During the first half of the 20th century, the concept of beriberi heart disease (ie, thiamine deficiency) was present throughout the medical literature, and the idea that alcohol had any direct effect on the myocardium was doubted. Epidemics of heart failure in persons who had consumed beer contaminated with arsenic in the 1900s and cobalt in the 1960s also obscured the observation that alcohol could exhibit a direct toxic effect. In the 1950s, evidence began to emerge that supported the idea of a direct toxic myocardial effect of alcohol, and research during the last 35 years has been particularly alcoholic cardiomyopathy symptoms productive in characterizing the disease entity of alcoholic cardiomyopathy (AC). Based on epidemiological evidence, ACM is recognized as a significant contributor to non-ischemic DCM in Western countries. Diagnosing ACM still relies on exclusion criteria, similar to alcoholic liver disease, as excessive alcohol consumption is observed in up to 40% of DCM patients.

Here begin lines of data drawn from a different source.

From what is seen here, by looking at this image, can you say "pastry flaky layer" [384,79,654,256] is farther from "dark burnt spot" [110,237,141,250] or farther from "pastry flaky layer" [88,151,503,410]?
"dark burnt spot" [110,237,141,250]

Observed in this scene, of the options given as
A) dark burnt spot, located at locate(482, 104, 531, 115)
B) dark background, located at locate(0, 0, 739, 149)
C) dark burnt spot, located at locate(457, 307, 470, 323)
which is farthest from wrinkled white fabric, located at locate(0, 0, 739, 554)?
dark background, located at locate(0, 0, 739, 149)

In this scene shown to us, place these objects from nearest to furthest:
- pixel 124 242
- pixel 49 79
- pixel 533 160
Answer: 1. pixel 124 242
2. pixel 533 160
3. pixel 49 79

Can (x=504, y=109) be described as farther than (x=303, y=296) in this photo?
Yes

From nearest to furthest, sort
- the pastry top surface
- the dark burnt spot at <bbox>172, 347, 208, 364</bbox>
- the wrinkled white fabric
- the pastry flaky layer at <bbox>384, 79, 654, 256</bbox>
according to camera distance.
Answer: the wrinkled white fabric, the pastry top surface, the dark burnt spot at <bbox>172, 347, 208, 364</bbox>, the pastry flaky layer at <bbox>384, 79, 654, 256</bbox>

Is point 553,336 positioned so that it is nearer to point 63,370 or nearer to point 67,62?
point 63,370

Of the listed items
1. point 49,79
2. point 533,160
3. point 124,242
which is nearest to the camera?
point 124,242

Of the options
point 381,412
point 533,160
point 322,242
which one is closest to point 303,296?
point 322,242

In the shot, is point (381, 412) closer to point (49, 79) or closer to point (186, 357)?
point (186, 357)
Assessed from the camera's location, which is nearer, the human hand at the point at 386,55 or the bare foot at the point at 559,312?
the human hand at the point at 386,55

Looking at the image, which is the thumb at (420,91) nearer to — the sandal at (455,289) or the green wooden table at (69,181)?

Basic studies on molecular mechanisms of myocardial damage

Some studies have suggested that a genetic vulnerability exists to the myocardial effects of alcohol consumption. Individuals with certain mitochondrial deoxyribonucleic acid (DNA) mutations and angiotensin-converting enzyme (ACE) genotypes (DD genotype) may be particularly susceptible to the damaging effects of alcohol. The effect measure for each outcome was conducted using the mean differences effect measure, where the outcomes were assessed in identical units across the various literature reviews used in the study.

Histologic Findings

In conditions of acute alcohol toxicity, ethanol has been shown to increase circulating catecholamine, which may play a role in myocardial damage. Along with signs of heart failure such as increased N-terminal pro-B-type natriuretic peptide, blood tests can provide hints suggesting chronic alcohol abuse. Excessive intake of alcohol may result in increased systemic blood pressure in a dose-response relationship, and this may contribute to chronic myocardial dysfunction. Patients who consume more than two drinks per day have a 1.5- to 2-fold increase in hypertension compared with persons who do not drink alcohol, and this effect is most prominent when the daily intake of alcohol exceeds five drinks. Because hypertension may directly contribute to left ventricular (LV) dysfunction, this may be a confounding comorbidity in persons who abuse alcohol, and it should be differentiated from pure forms of alcoholic cardiomyopathy. Counseling and resource provision for patients should be part of management.